How does a waistband become worthless? It loses its ability to cling, to wrap itself around God’s middle. Some versions actually translate waistband as loin cloth. If you go to the commentaries there is much discussion as to whether or not a waistband represented an overgarment (like an apron worn over the priestly garments or an undergarment literally next to the skin). Was it meant to represent an ornament or intimacy? I think there is certainly a case for both.
Either way in verse 11 God says, “I made the whole household of Israel and the whole household of Judah to cling to Me.” God made us to cling to Him. This is our purpose. Everything in our culture tells us the opposite. The world practically screams that we need to be independent, self-sufficient and overachieving. To cling to anyone or anything, to DEPEND on anyone or anything is considered weak and even wrong.
But God says it brings Him praise and glory when we cling to Him. Whether the waistband is a loin cloth worn next to the skin or an apron worn as an outer garment, they both figuratively represent garments worn around the most intimate parts of God. Personally, I think this goes back to Jeremiah 9:23 – 24 and the importance of knowing God. Not knowing about God, but having a deep, intimate connection with Him that bears fruit.
God was crying out to Judah, as He does to me (us), “Cling to Me, Know Me.” Judah’s painful reply to God was consistently refusal and rebellion.
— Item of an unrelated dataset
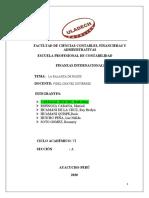 La Balanza de Pagos-finnazas internacionales.docx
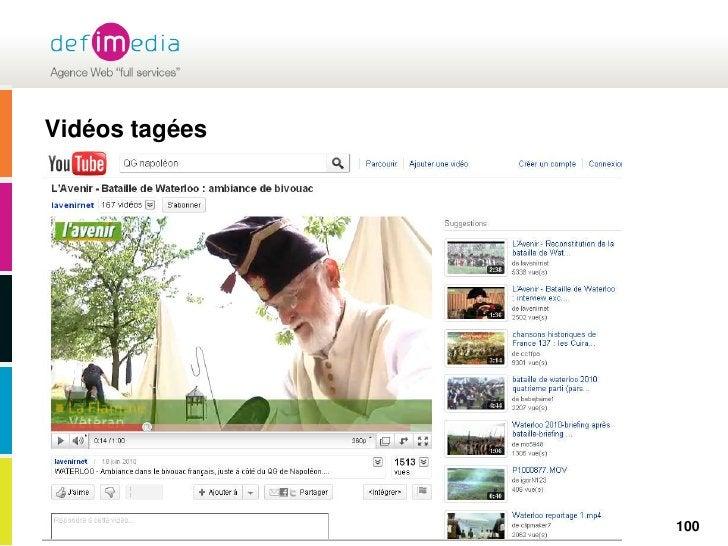 Vidéos tagées<br />100<br />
In this same passage, because Judah refused to cling to God, God calls them worthless (see verse 7). They were not fulfilling their purpose, they were not glorifying God by their dependency on Him. Our purpose is to cling to God, depend on Him and then according to verse 11, we will be a people “for renown, for praise and for glory”. We bring glory to God not by all our strength and independence and self-sufficiency – Judah had plenty of those things – we bring glory to God by clinging to Him.
“Father, may we bring glory to You by surrendering our plans and agendas to You and walking in dependence on You, clinging to You as if our lives depend on it.”